◆ Document excerpt ◆

• • •

We went out and test drove a few SUVs; wife fell in love with a 2007 GMC Yukon and we bought it earlier today. Smooth ride and VERY comfortable. Not sure which gear ratio, but min 4x4 tow rating is 6700, which is in our safe zone. Given enough time, we could pack up 3-6 months of stored food in it and haul it away as well. Just need to put in a trailer brake controller and remote start (can wait a few months) and we're good to go! =D

110k miles, but well taken care of, for $14k - a steal up here.

Best part is that the SUV functions (effectively) as a mini-van, so when my small car needs replacing, I can get a light truck (another potential BoV) or older EMP-proof vehicle.

Once again, we both thank everyone for the advice - we would never have considered a Yukon before!


----------



## Tribal Warlord Thug (Jan 27, 2009)

Pictures..............................................................


----------



## d_saum (Jan 17, 2012)

runningYank said:


> Thanks for all the info guys!
> 
> I did some research on the Suburban/Yukon and wow, was I surprised by the mileage differences! Neither of us would have considered them before - plus, they make a smaller model (non-XL) then the huge gas guzzler our brother-in-law has.
> 
> ...

• • •

◆ Provided information ◆
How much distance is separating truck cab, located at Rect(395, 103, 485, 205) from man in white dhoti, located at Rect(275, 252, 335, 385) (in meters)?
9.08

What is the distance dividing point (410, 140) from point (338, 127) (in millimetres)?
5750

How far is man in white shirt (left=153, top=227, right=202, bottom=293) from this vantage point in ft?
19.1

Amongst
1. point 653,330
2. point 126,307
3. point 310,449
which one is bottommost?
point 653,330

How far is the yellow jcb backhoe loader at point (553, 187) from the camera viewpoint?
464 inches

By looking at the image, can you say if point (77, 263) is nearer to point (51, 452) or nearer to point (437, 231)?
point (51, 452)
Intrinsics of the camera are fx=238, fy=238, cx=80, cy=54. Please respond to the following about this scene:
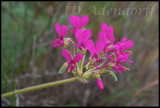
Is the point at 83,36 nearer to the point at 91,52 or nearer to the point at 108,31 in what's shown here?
the point at 91,52

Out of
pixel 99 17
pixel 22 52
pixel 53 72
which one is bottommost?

• • •

◆ Task objective ◆
Please write out everything in the forum thread about the Yukon purchase from "110k miles, but" down to "older EMP-proof vehicle.".

◆ Task answer ◆
110k miles, but well taken care of, for $14k - a steal up here.

Best part is that the SUV functions (effectively) as a mini-van, so when my small car needs replacing, I can get a light truck (another potential BoV) or older EMP-proof vehicle.